Il se dresse, massif et immobile, comme un géant à l’envers dont les racines chercheraient le ciel. Le Baobab n’est pas seulement un arbre : au Sénégal, c’est un ancêtre, un gardien et une pharmacie à ciel ouvert.
Dans chaque village, le baobab est le centre social. C’est sous son ombre que les anciens se réunissent pour la ‘palabre’, cette tradition ancestrale où l’on discute des problèmes de la communauté jusqu’à trouver un consensus. Ici, on apprend la patience : rien ne se décide dans l’urgence sous un arbre qui a mille ans.
Mais l’apprentissage ne s’arrête pas au sacré. Saviez-vous que tout se consomme dans le baobab ? Ses feuilles séchées (le lalo) lient le plat national, tandis que son fruit, le ‘pain de singe’, donne le Bouye, un jus onctueux riche en vitamines.
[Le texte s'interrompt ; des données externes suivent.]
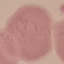

Malaria status: uninfected. Giemsa stain. Photographed with a smartphone camera at the microscope eyepiece. Thin blood smear. Automatically extracted cell patch, resized to 64 × 64 pixels.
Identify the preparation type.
On utilise même son écorce pour tresser des cordes solides.
Voyager au Sénégal, c’est apprendre à saluer ces géants. Car comme le dit le proverbe : ‘Le savoir est un tronc de baobab ; une seule personne ne peut l’embrasser’. Prenez le temps de vous asseoir contre son tronc, vous entendrez peut-être les histoires qu’il murmure depuis des siècles.